My father was a lover and collector of firearms, an avocation for which he had all the proper licenses, and from the time I was a boy, he painstakingly took the time to import in me a knowledge, familiarity and respect of guns and their proper usages.
Dad was a dues-paying, card-carrying member of the National Rifle Association, of which I am no fan, and as staunch a defender of the 2nd Amendment as you would have found this side of a flak on that organization’s payroll.
As am I, for that matter.
So, in what I am sure will greatly disappoint some of my more strident arch-conservative critics, this is not going to be some Commie, pinko, liberal snowflake, gun-bashing diatribe. That’s because I am not anti-gun.
It is, instead, going to be an anti-stupid column. That’s because, not unlike my Dad, I am anti-stupid.
Stupidity, as you may have noticed, quite frequently gets people killed. This time, it was 17 school children and/or their teachers and coaches in Florida.
The facts are disarmingly, sickeningly familiar. An emotionally disturbed, socially ill-fitting 19-year-old kid walked into a sporting goods store and bought an AR-15 semi-automatic rifle, multiple ammo clips and lots of death-dealing .223 rounds to fill them.
He had talked publicly about shooting people, about becoming famous for doing so, and he had posted lots of disturbing things on social media sites. He had no serious criminal record, per se, but that’s not to say that people in both the area social services and law enforcement communities were unfamiliar with his name.
There were, as people are now wont to say, “signs” that he was a considerably troubled and potentially dangerous young man. But somehow, all of that “fell through the cracks.” Somehow none of that data ever managed to make its way into the gun-buying background database and that kid was able to quickly and without a hitch buy his AR-15 and its ammo.
And, of course, we all know the rest of the story. He went back to the high school from which he had been expelled, walked in the door, pulled a fire alarm and as kids and faculty filled the halls, added his name to the growing list of American-made mass murderers.
Then he ran away, stopping off at a couple of fast food joints before getting caught. All that shooting and screaming and blood and gore can give a fellow the munchies, don’t you know?

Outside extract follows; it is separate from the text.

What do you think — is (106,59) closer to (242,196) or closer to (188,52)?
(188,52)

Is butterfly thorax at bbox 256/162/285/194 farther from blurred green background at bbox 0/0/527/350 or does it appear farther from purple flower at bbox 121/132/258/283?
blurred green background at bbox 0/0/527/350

So, outside the respective talking points of the pro-gun and anti-gun crowds, just what are the rest of us to make of this?
Well, surely we can all agree that we have to do a better job — do what we have to in order to ensure we do a better job — of identifying and intervening with the deeply troubled among us before they kill scores of folks. And similarly, we must do a better job of keeping firearms out of the hands of those folks. Anybody who opposes the notion of new, improved and enhanced background checks before anybody can buy a firearm is just saying that he or she doesn’t really mind a mass murder now and again as long as guns are easy to get.
I would say that to Dad and he would agree.
And then I would tell him that no private citizen needs an AR-15, either.
Unlike a lot of other folks pontificating about it, I am quite familiar with the AR-15 rifle. In 1971, I qualified expert with its original military version and I’ve fired the civilian model a number of times since. It is an awesome weapon. It is a weapon designed for one thing and one thing only — to kill and maim lots of human beings in a short amount of time. And it is very good at that. It is no accident that the gun has become the weapon of choice for mass murder.
Private ownership of that gun and others of its ilk were banned in this country for a decade and it still should be. But now, there are 1.2 million of them sold in the United States every year and like in the wake of all such tragedies, the renewed cries to ban their sale in any practical sense amount to nothing more than a classic locking of the barn door while the horse gallops off in the distance.
There are things we can do to stop this carnage, but until we do, can we please just stop with the “thoughts and prayers” business? Our hypocrisy is showing.
Ray Mosby is editor and publisher of the Deer Creek Pilot in Rolling Fork.